Burger King To Subjects: Let Them Eat $10 Whoppers
Unless I’m
mistaken, or there’s a McDonald’s in Beverly Hills where pricey real estate
renders Big Macs unaffordable to the Chihuahua-less segment of the population,
Burger King has crossed a serious hurdle by offering the first value meal to eclipse
the ten-dollar mark.
For lunch today
I feasted on a triple-decker Angry Whopper combo. This devilish delicacy
features jalapenos, pepper jack cheese, angry sauce, and, according to the
Burger King web site, “the spicy heat of angry onions.” But more significant
than the hand-selected ingredients was the cost; at $9.89 plus tax ($10.38
total here in Massachusetts),
it's the most expensive value meal I’ve ever chewed.
It’s no secret
that shit food is no longer always cheap; as someone who has spent a chunk of
change on junk grub in my life (or even in this past week) I’m well aware of
that sad reality.

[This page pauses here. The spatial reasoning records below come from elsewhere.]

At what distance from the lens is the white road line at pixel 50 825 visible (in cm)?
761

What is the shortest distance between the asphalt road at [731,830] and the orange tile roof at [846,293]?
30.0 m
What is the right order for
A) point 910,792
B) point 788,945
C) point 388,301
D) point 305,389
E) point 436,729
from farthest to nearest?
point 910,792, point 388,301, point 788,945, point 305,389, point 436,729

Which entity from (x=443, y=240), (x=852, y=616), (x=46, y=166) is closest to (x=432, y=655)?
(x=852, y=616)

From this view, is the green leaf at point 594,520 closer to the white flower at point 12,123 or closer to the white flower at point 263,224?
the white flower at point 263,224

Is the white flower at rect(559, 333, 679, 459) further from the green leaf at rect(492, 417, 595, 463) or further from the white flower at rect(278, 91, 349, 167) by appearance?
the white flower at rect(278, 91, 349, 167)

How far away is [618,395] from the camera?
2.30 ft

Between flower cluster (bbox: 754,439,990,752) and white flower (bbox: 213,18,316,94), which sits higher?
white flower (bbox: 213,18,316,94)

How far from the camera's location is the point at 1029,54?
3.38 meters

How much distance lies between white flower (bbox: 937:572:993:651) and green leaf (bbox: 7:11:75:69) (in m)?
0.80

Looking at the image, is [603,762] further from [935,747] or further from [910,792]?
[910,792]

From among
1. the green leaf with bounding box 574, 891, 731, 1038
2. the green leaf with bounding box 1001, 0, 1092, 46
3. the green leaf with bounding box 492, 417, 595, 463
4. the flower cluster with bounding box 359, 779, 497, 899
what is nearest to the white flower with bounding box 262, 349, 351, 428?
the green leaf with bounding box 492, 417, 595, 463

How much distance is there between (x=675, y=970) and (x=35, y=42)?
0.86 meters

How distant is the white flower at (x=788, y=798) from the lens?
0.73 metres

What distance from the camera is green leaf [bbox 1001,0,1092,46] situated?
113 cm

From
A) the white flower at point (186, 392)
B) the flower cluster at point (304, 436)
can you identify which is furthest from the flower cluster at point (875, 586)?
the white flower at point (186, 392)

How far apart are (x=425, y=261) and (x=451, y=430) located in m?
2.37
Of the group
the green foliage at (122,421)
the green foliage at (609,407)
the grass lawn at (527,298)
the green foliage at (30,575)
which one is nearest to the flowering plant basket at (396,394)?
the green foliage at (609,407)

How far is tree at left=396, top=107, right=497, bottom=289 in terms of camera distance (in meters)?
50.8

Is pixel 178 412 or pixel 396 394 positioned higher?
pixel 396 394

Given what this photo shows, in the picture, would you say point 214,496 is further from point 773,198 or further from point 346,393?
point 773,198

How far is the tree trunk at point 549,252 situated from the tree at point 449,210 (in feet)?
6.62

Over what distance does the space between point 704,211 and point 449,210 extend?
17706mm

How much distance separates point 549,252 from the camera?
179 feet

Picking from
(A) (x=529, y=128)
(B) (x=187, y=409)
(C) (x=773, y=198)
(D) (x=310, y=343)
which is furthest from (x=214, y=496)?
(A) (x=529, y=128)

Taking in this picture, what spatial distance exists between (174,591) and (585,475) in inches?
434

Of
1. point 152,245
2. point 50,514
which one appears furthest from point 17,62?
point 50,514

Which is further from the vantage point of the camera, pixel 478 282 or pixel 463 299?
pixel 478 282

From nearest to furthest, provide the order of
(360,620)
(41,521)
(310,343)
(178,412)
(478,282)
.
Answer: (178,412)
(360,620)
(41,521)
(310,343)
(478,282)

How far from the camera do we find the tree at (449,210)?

No doubt a trip to Taco Bell for three or four people can run
anywhere from twenty to thirty bucks.
Still, this
Angry Whopper business seems a bit egregious; my gargantuan value meal was both
fulfilling and fiery, but it wasn’t much of a value at all. So since few things
make me angrier than forking over mad ducats for fast food, next time I’ll
probably cop a few baby Whoppers off the dollar menu. Either that or whatever
new overpriced genetic curiosity they’re offering that week.